Il me semble aussi que ces mots, qui sonnent comme un appel, évoquent également un mouvement général, creusant la culture occidentale en profondeur. Si l´on regarde le parcours de quelques grands auteurs depuis environ deux siècles, qu´ils soient poètes, romanciers ou philosophes, on se rend compte que tous ont tendu vers un espace plus vaste, plus ouvert. Ici je pense à Novalis, parti arpenter en géologue les terres de Saxe, et qui rêvait d´une perception globale de la réalité terrestre, à Humboldt, voyageant plusieurs années en Amérique latine, fasciné par la grandeur des paysages, à Victor Segalen transformé par sa découverte de l´espace chinois, et à bien d´autres encore.
Sur le plan conceptuel, on remarquera que la notion d´espace et d´ouverture de la conscience à un environnement saisi poétiquement – mais sans effusion lyrique – a pris de l´importance au vingtième siècle. Il suffit de penser à la « poétique de l´espace » de Gaston Bachelard, à la géopoétique développée par Kenneth White, ou bien à l´"esthétique de la nature" du philosophe allemand Gernot Böhme. .

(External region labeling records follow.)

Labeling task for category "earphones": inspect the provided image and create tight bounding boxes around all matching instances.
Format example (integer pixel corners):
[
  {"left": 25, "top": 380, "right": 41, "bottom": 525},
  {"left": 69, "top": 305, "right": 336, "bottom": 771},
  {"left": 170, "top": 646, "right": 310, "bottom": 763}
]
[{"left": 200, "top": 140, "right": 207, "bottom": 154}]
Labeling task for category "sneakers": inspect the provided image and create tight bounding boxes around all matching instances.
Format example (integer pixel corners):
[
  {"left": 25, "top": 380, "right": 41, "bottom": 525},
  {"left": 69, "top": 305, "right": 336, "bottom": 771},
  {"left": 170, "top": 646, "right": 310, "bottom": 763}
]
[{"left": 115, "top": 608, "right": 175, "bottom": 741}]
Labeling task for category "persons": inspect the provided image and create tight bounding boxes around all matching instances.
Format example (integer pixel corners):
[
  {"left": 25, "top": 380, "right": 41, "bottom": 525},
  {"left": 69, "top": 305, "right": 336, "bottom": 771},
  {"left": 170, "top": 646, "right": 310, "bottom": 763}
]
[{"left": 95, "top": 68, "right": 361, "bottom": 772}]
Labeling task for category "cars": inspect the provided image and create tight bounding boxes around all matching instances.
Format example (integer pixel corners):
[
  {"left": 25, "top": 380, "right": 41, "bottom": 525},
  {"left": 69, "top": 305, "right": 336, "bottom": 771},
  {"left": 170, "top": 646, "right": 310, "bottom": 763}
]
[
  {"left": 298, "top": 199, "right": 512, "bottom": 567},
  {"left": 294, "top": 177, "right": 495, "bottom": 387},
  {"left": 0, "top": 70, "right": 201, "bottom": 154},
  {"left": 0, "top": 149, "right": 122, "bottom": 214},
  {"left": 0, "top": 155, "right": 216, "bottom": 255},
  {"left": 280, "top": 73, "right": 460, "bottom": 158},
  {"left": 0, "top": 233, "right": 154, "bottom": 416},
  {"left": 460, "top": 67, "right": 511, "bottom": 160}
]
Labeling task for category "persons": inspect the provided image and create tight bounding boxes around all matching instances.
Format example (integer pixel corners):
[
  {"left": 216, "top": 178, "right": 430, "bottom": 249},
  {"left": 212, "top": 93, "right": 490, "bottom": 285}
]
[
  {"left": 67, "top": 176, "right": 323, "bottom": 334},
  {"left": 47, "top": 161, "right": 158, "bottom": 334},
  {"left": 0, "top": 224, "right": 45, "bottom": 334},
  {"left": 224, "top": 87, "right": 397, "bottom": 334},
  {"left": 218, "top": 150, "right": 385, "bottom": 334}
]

Dans le contexte de la littérature française – tout de même assez rétive à quitter ses parapets parisiens -, on remarquera l´importance d´œuvres comme celles de Roger Caillois, Julien Gracq ou Jean-Marie Le Clézio, qui redonnent une vigueur certaine à l´écriture romanesque et poétique en reliant la conscience humaine à ce que Francis Ponge appelle les « choses les plus simples », et qui participent d´un vaste monde.
Dans les pages de ce site, il sera question de découvertes, d´expériences et de pérégrinations. L´espace cherché n´est pas forcément lointain, il peut commencer à quelques pas d´ici. Il s´agit de sortir d´un cadre culturel et sensoriel limité pour faire l´expérience d´un monde ouvert. Au bout, il y a peut-être cette « culture de l´espace » qu´Antonin Artaud appelait de ses vœux.